■ Supplied data
++++++++++

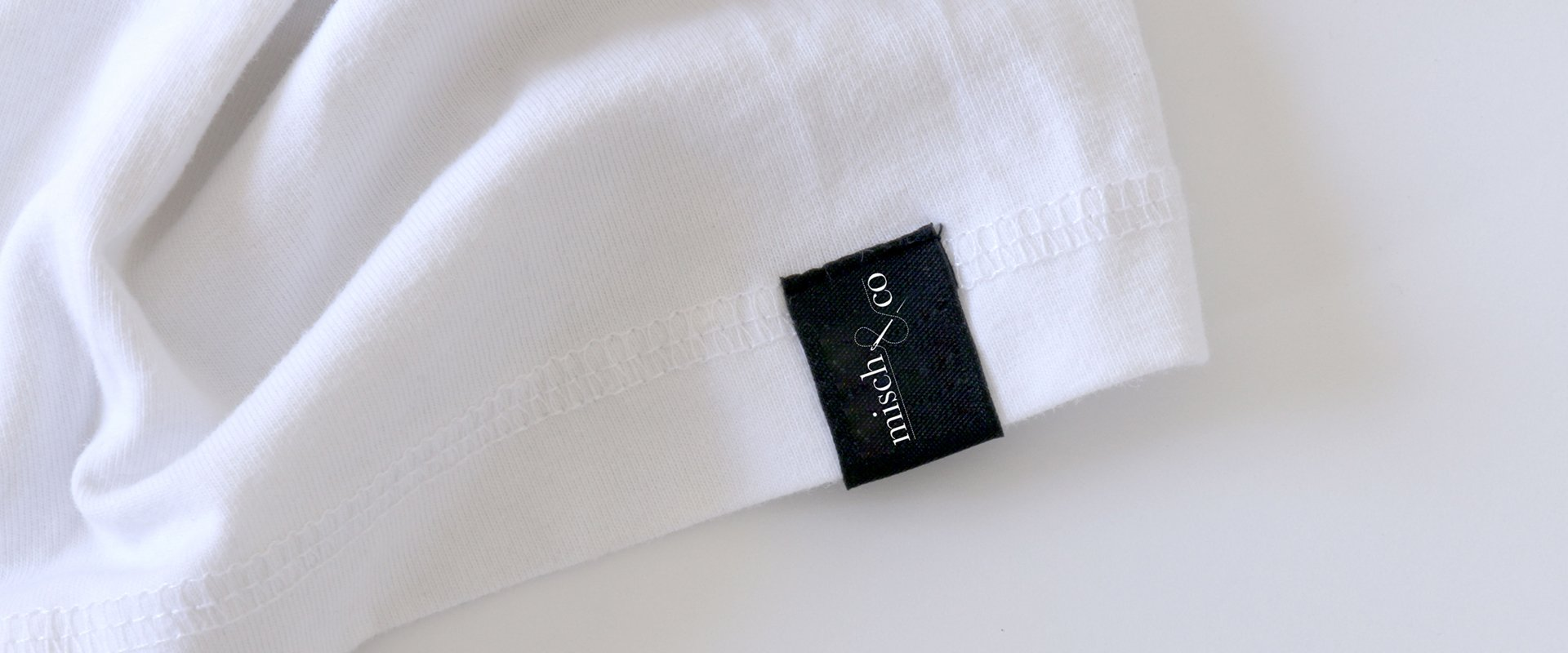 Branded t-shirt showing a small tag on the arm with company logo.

++++++++++

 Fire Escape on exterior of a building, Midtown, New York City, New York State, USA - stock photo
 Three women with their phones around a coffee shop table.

++++++++++

■ What you are asked to do
Of all the entries above, output exactly the lines between the one holding "Fire Escape on" and the one holding "Three women with", inclusive.

■ Answer section
 Fire Escape on exterior of a building, Midtown, New York City, New York State, USA - stock photo
 Three women with their phones around a coffee shop table.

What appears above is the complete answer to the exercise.